Michelle Bachmann on submitting to her husband

Michelle Bachmann on submitting to her husband August 14, 2011

OK, I admit it. I used Michelle Bachmann’s name in the title of my blog post to get more hits. But her response to the question about whether she would submit to her husband if she became president reveals what an enormous shift that conservative Christianity has undergone in my lifetime. If you didn’t see the quote, here’s what she said:

Marcus and I will be married for 33 years this September 10th. I’m in love with him. I’m so proud of him. And both he and I — what submission means to us, if that’s what your question is, it means respect. I respect my husband. He’s a wonderful, godly man, and a great father. And he respects me as his wife.

Not long ago, this would have been a cataclysmic thing for a conservative Christian woman to say! I wonder if we’re reaching the point where outside of a few holdouts like Mark Driscoll, gender hierarchy has disappeared as a viable ideology much the same way that segregationism quietly disappeared as an open political ideology in the early 1970’s.

When I was a kid growing up in the Texas Baptist subculture of the Reagan years, it was highly controversial for women to work outside of the home. We had a lady in our school carpool who not only had an office job, but she let her daughter get a haircut like a boy. Nobody ever told me that there was anything wrong with her, but I remember thinking, wow, she’s such a liberal. It was a time when there were articles in news magazines about “latchkey kids” who didn’t have a mom to greet them when they came home from school and thus apparently turned to gangs and drugs and premarital sex. Daycare was a big controversy also. It was seen as an inherently Soviet institution, the “state” playing nanny to your children, completely un-American. Of  course, it’s interesting how the concept of daycare has evolved, as the last twenty years have seen so many churches take it up as an outreach program for young families.

I do have to give major props to my mother for staying home to raise my sister and me and for being part of the cadre of volunteers who used to provide the church with most of its labor force. I can’t imagine what my growing-up years would have been like if my mom had had a job. Particularly in middle school, I needed her to be there when I got home after a day of bullying. My mother has also been one of the most important and under-appreciated lay ministers at every church she’s been a part of. Now that I’m a pastor, I’m really noticing the way that the rug has gotten pulled out from under us in the local church as our volunteer pool disappears with the vast majority of women working full-time.

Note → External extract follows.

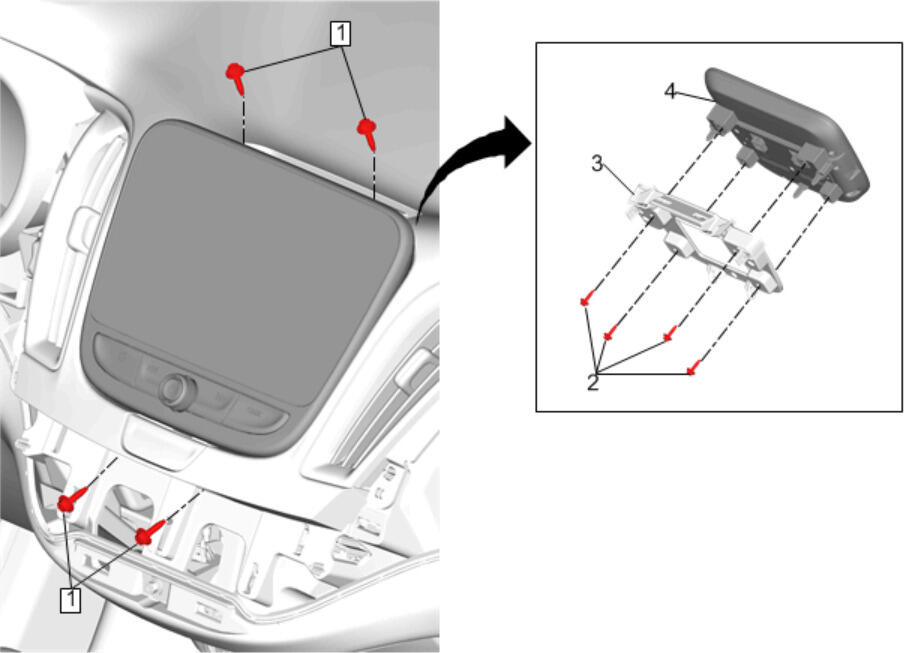 1
4
3
2
1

Of course, the major economic shift that probably forced the ideological shift on the question of women in the workforce is the way that it’s become impossible to support a middle-class household with a single wage-earner. It’s awkward to argue against raising minimum wage if you’re also going to argue that households should only have one bread-winner. So I guess in this case the ideological commitment to laissez-faire capitalism trumped the ideological commitment to the Victorian household.

I’m curious as to whether Michelle Bachmann’s reinterpretation of Ephesians 5:22-32 is a harbinger of a revisionist vanishing of gender hierarchy that may be taking place in conservative Christian circles. I don’t expect to see any criticism of her from her right flank (partly because being to the right of Michelle Bachmann is like being south of Antarctica). Perhaps her perspective will quietly become the position that conservative Christians claim to have held all along.

When my wife and I got married, we preached a sermon together on this passage from Ephesians. We alternated washing each other’s feet while the other one read the sermon from a manuscript. Our argument was that Christian servanthood makes any kind of hierarchy a meaningless concept. If I am supposed to “lead” my wife, I would do that in a Christlike way by empowering and encouraging her to discover her gifts and her calling, which necessarily involves submitting to her as a servant. If she were the only one who submitted in the relationship, I would be disempowered of the experience of discipleship to which Christ calls us when He says that we are to follow His example of being servants to all. We preached about the way that Simon Peter vehemently refused to let Jesus submit to him and wash his feet, wondering if his strong response was to the shameful disempowerment of being served by another person.

This is what people like Mark Driscoll have backwards. If my wife were to let me be the macho, chest-thumping head of household, then she would get to have the experience of Christian discipleship and the cultivation of spiritual fruits that comes from a basic posture of humility while I continued to languish in ridiculous self-aggrandizement. Being encouraged to swagger along and boss your family around might attract certain types of men to church, but how are they going to get anywhere in their walks with Christ if they never learn how to submit? How do you learn how to submit to God if you’re not willing to listen and yield to the partner God has given you to be your lifelong coach, critic, and cheerleader? I suspect that the reason so many good Christian women have gone along with gender hierarchy for so many years is because it allowed them to be Christlike. But this was a major disservice to their husbands, who were robbed of learning true servanthood, which means so much more than doing nice things for other people. Being a servant to others means submitting to them and being so acutely attentive to their needs that they come before your own needs.

In any case, I don’t agree with everything Michelle Bachmann has to say, but she gave a beautiful response to a very snarky question. I really hope that regarding gender, perspectives like hers quietly become the new norm for the right end of the spectrum in American Christianity.